Dataset extract Block Start

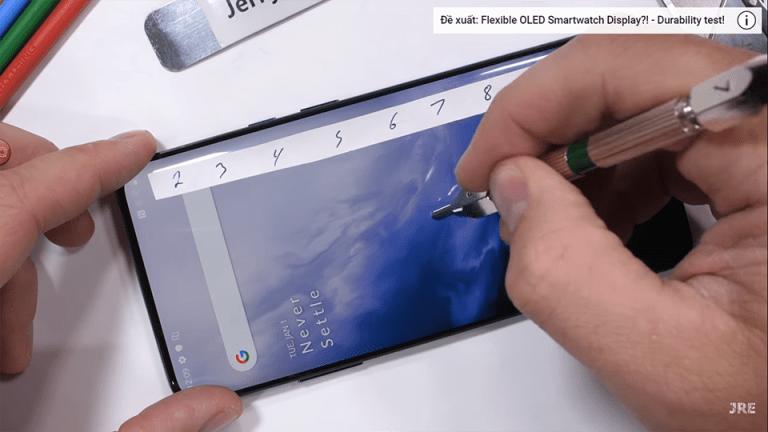 Tra tấn OnePlus 7 Pro (ảnh 1)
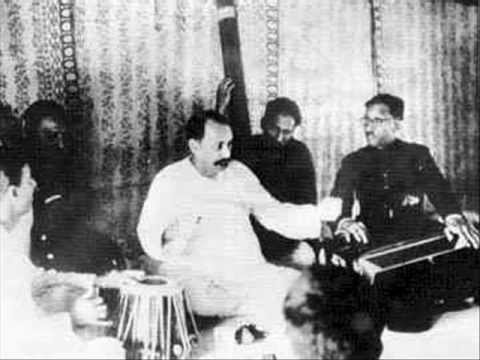 ustad faiyaz khan lalit alap and khayal
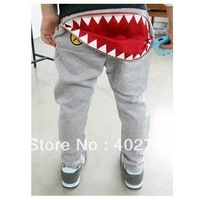4 pcs/lot children pants 3-7 years children clothing 2 colors big mouth harem pants kids loose trousers  TLZ-K0031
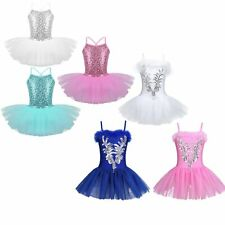 Girl Ballet Dress Leotard Tutu Skirt Dance Ballerina Pettiskirt Swan Costume
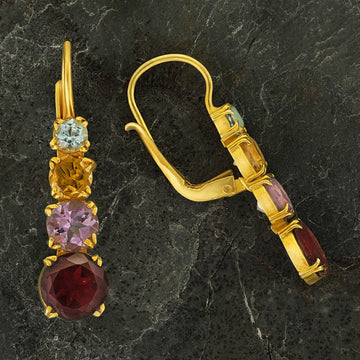 Christina Rossetti Garnet, Amethyst, Citrine and Blue Topaz Earrings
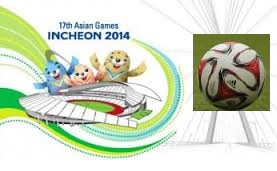 Keputusan Penuh Bolasepak Sukan Asia 2014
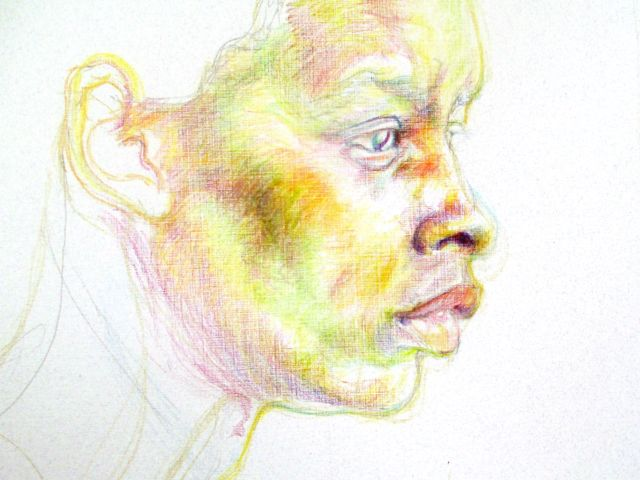 Colorful pencil portrait of a young woman.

Dataset extract Block End

Leave every picture out and write out exactly the lines from the line with "Girl Ballet Dress" through the last line of the material.

 Girl Ballet Dress Leotard Tutu Skirt Dance Ballerina Pettiskirt Swan Costume
 Christina Rossetti Garnet, Amethyst, Citrine and Blue Topaz Earrings
 Keputusan Penuh Bolasepak Sukan Asia 2014
 Colorful pencil portrait of a young woman.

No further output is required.